Quoted text
Path: utzoo!utgpu!watserv1!watmath!att!att!emory!samsung!noose.ecn.purdue.edu!dynamo.ecn.purdue.edu!hankd
From: hankd@dynamo.ecn.purdue.edu (Hank Dietz)
Newsgroups: comp.arch
Subject: Re: speculative execution
Summary: Mostly a static problem, but...
Message-ID: <1990Oct23.183709.29005@ecn.purdue.edu>
Date: 23 Oct 90 18:37:09 GMT
References: <162639@<1990Oct9> <3300194@m.cs.uiuc.edu>
Sender: news@ecn.purdue.edu (USENET news)
Organization: Purdue University Engineering Computer Network
Lines: 46

Well, first off let me say that speculative execution consists of two
components:  getting the instructions started and making sure the
program semantics are preserved.  Only a static mechanism, e.g., a
compiler, can look arbitrarily far ahead for instructions to start;
hence, compiler technology beats hardware on this by a large margin.
However, preserving program semantics can be a dynamic problem:  for
example, suppose that you get a floating-point exception in one of a
bunch of speculatively-executed instructions...  you really need a
dynamic mechanism, e.g. hardware, to deal with this -- as in the
Multiflow machines.  Hence, the basic problem is static (compilers),
but some secondary problems could use dynamic (hardware) support.

In article <3300194@m.cs.uiuc.edu> gillies@m.cs.uiuc.edu writes:
>Many enhancements to "increase parallelism" cannot be exploited by
>compilers unless P = NP, or unless you are willing to wait {hours,
>days, weeks} for your compiler to finish its job.  So don't just
>relegate EVERYTHING to the compiler!
...
>I believe you are much better off spending the extra real estate to
>implement identical functional units, or add vector hardware, since
>the compiler technology for exploiting these features runs in
>polynomial time.

Data extract
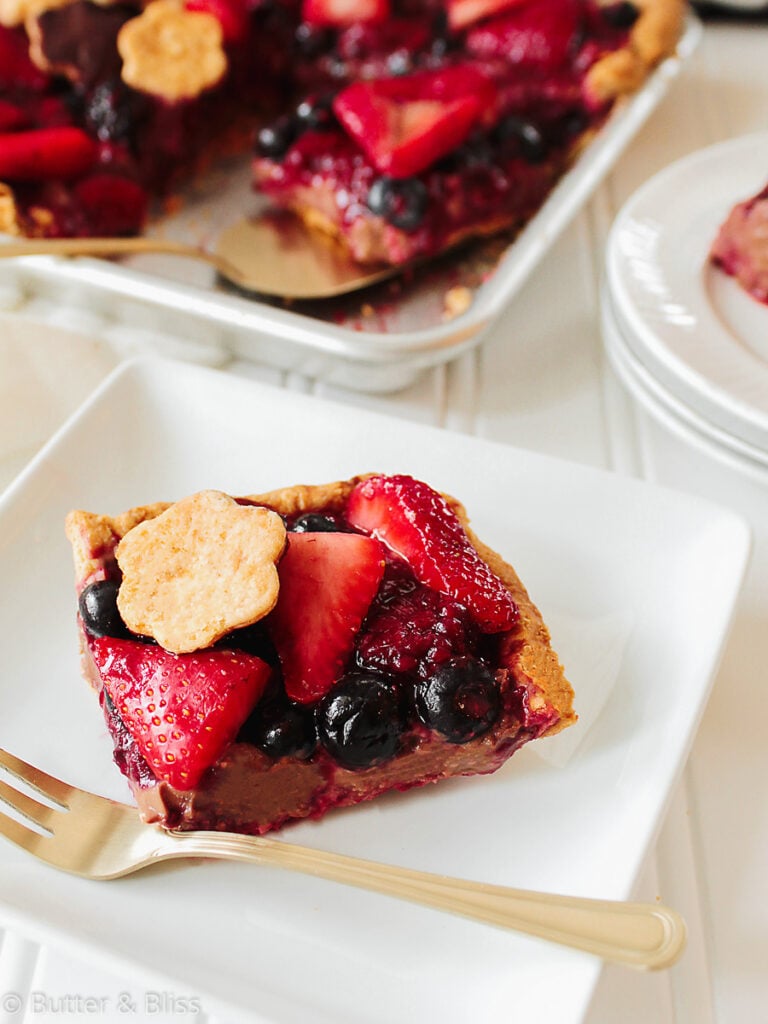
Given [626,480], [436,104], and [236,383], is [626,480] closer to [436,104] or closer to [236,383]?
[236,383]

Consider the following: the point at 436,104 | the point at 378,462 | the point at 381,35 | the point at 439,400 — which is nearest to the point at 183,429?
the point at 378,462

Tasks to carry out
1. According to the post on speculative execution, which machines use hardware to handle a floating-point exception in speculatively executed instructions?
2. Continue the post on speculative execution from its last line.

Results for each task
1. The Multiflow machines.

2.
This sounds reasonable, but isn't really correct.  The trick is to
recognize that the comparison here is between spending lots of compile
time to generate *OPTIMAL* solutions and spending no compile time to
implement no solution (i.e., simply discarding the structure).  The
best compromise is generally to invest enough compile time to get most
of the benefits...  and that usually isn't excessive compile time.  As
for vector, etc., being polynomial time compiler problems, that simply
isn't true for optimal solutions -- but nobody cares because you can
get good solutions quickly enough.

Remember that O() complexity measures don't tell you actual times --
i.e., high O() complexity doesn't necessarily imply long runtime for
real cases.  For example, who cares if compile time "blows up" when
given input with 30-level nested loops?  If it really bothers you in
such a rare case, you just turn off the expensive optimization for
that particular piece of code...  no big deal.

My rule is simply to figure out where each thing should be done
(static vs. dynamic mechanisms) and then to do the best we can in
implementing it that way.  In this approach, I have yet to come across
a compiler problem that defied reasonably quick, approximate, solution.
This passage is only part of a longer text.